◆ TEXTO:

No que respeita ao setor petrolífero importa talvez refletir um pouco sobre o seu contexto mesmo antes do surgimento da atual crise, onde o setor já apresentava desequilíbrios significativos.
Nos últimos anos, a OPEP ter-se-á esquecido da sua missão e procedido a cortes de produção, em 2016 e 2018, apenas para inflacionar artificialmente o preço do petróleo. A resultante subida de preços (para os 70-80 dólares), com o intuito de servir a elevada despesa pública dos seus membros, acabou por se virar contra a própria OPEP no sentido em que incentivou a produção noutras geografias do globo, como foi o caso dos EUA (xisto) que conseguiram superar a Arábia Saudita e a Rússia, em termos de produção diária. Desta forma, a OPEP viu a sua quota de mercado cair para níveis mínimos de 10 anos e os seus países membros começaram a deparar-se com uma difícil situação orçamental, que originou o recurso à emissão de dívida denominada em dólares e que agora se afigura como obstáculo acrescido.
Ao mesmo tempo, a expansão monetária, levada a cabo entre 2015 e 2019, permitiu o financiamento de investimentos petrolíferos de baixa rentabilidade e yields historicamente baixas, perpetuando o excesso de capacidade e a sobrevivência de empresas ineficientes. Já em 2019, a International Energy Agency (IEA) tinha reduzido as estimativas de crescimento da procura global e alertado para uma desaceleração. Em suma, o facto de o setor petrolífero não constituir um mercado livre acabou por provocar distorções graves.
É neste contexto já problemático que surge a crise Covid-19, fazendo com que o setor atingisse uma situação limite, onde a queda na procura provocou o colapso na capacidade de armazenagem e resultou na cotação negativa do WTI, pela primeira vez na história.
A procura é especialmente atingida nas regiões onde os confinamentos são mais estritos. Os dados de tráfego da tabela abaixo assim o parecem comprovar. Na linha da frente, destaca-se Moscovo, com uma diminuição de 93% no tráfego, face à média histórica, desde o início do ano. A cidade aplicou um confinamento estrito, no qual os residentes só podem sair de casa com permissão das autoridades.
A queda nos dados de tráfego foi mais acentuada no caso dos confinamentos estritos.
Segundo a IEA, em 2020, a procura global de petróleo deverá cair 9,3 milhões de barris diários. O mês de abril ficará marcado pela redução de 29 milhões de barris diários no consumo a nível mundial. A capacidade de armazenagem a nível global estará em cerca de 1,4 mil milhões de barris e não oferece grande margem para lidar com a atual situação. O potencial corte de produção de 12 milhões de barris diários, em 2020, não deverá ser suficiente para restaurar o equilíbrio tendo em conta o recuo na procura e a capacidade de armazenagem existente.

◆ EXTRATO DOS DADOS:
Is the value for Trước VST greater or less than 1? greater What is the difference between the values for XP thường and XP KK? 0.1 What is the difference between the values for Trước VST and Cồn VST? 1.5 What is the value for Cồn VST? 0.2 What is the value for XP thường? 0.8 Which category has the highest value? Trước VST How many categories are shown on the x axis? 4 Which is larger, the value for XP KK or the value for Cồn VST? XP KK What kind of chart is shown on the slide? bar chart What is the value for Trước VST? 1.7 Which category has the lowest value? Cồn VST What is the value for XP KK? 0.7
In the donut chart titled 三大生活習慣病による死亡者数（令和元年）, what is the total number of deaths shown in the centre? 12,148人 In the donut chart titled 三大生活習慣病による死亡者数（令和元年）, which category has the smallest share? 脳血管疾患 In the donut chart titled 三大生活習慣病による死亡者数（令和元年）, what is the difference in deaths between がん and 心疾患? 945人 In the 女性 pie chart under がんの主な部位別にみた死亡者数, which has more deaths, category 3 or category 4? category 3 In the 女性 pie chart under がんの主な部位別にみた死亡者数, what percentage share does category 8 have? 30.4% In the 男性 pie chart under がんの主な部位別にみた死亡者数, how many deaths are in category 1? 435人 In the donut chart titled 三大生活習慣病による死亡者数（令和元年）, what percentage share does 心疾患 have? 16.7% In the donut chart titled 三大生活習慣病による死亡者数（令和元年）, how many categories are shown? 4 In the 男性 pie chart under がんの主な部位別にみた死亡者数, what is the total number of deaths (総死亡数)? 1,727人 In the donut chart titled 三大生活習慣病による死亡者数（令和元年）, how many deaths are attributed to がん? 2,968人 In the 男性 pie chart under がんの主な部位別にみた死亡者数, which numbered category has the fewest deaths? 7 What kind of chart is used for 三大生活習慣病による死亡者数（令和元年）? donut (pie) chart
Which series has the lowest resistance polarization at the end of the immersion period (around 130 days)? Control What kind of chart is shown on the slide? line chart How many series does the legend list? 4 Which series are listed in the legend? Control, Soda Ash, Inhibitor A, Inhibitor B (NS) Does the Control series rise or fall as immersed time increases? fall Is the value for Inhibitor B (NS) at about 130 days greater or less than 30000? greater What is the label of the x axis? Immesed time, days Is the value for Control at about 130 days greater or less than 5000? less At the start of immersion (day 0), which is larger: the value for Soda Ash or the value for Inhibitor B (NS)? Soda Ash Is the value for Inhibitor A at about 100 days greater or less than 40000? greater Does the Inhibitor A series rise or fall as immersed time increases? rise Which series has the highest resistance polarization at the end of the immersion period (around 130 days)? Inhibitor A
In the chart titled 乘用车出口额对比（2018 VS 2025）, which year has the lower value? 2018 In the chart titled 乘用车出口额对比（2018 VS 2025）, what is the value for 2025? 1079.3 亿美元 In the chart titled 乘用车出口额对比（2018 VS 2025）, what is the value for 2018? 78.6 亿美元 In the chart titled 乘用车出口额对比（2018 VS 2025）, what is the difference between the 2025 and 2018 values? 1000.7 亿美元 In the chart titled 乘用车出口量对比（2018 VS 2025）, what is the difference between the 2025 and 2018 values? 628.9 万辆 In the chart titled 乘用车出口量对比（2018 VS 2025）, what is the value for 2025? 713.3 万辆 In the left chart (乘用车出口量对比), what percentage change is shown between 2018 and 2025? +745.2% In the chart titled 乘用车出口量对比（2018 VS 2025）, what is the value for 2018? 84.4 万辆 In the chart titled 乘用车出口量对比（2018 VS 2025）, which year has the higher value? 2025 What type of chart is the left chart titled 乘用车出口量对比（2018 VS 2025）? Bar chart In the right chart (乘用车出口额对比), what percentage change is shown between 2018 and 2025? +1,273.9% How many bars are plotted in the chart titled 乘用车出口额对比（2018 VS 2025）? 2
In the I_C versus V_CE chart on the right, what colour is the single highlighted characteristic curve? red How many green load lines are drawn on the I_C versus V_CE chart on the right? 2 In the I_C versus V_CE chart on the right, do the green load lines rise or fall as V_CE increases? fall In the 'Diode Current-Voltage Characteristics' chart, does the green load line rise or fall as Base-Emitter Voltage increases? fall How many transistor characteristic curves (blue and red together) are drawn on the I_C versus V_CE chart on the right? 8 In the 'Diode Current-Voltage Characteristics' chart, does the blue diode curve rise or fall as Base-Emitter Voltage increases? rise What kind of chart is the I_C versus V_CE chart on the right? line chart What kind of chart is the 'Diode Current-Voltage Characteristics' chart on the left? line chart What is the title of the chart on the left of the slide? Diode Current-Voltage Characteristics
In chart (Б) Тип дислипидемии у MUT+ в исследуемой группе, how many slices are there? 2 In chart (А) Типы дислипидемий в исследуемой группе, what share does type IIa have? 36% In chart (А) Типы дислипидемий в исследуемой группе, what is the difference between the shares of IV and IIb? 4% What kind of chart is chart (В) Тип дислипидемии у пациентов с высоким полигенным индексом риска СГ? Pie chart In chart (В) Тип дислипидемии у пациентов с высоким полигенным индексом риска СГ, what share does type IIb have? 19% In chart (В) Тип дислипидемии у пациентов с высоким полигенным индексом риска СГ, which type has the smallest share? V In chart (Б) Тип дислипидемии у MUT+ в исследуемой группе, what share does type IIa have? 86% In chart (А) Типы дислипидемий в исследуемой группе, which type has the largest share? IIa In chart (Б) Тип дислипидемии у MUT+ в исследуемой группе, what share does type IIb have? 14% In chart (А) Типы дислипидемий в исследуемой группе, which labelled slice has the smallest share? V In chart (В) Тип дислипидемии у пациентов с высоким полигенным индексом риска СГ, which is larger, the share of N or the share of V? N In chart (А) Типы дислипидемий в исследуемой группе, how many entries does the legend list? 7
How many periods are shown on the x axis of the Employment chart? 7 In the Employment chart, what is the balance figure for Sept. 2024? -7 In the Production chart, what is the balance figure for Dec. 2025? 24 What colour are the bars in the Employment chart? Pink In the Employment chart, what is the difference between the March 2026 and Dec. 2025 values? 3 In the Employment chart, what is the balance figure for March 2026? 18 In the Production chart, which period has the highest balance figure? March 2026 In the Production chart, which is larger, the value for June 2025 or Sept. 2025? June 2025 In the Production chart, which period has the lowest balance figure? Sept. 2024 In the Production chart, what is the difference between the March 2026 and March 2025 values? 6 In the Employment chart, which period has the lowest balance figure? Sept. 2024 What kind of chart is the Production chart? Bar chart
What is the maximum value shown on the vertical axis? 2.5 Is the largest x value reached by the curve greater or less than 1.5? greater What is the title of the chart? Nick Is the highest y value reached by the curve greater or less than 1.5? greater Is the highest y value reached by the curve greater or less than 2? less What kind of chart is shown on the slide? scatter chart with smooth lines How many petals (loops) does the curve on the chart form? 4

◆ INSTRUÇÕES DO EXERCÍCIO:
1. Reescreva o trecho do texto de "Segundo a IEA, em" a "de armazenagem existente.", substituindo "armazenagem" por "armazenamento".
2. Segundo o texto, de quanto foi a diminuição do tráfego em Moscovo face à média histórica?
Os dados não têm qualquer relação com o texto.

◆ RESPOSTAS DO EXERCÍCIO:
1.
Segundo a IEA, em 2020, a procura global de petróleo deverá cair 9,3 milhões de barris diários. O mês de abril ficará marcado pela redução de 29 milhões de barris diários no consumo a nível mundial. A capacidade de armazenamento a nível global estará em cerca de 1,4 mil milhões de barris e não oferece grande margem para lidar com a atual situação. O potencial corte de produção de 12 milhões de barris diários, em 2020, não deverá ser suficiente para restaurar o equilíbrio tendo em conta o recuo na procura e a capacidade de armazenamento existente.

2. 93%.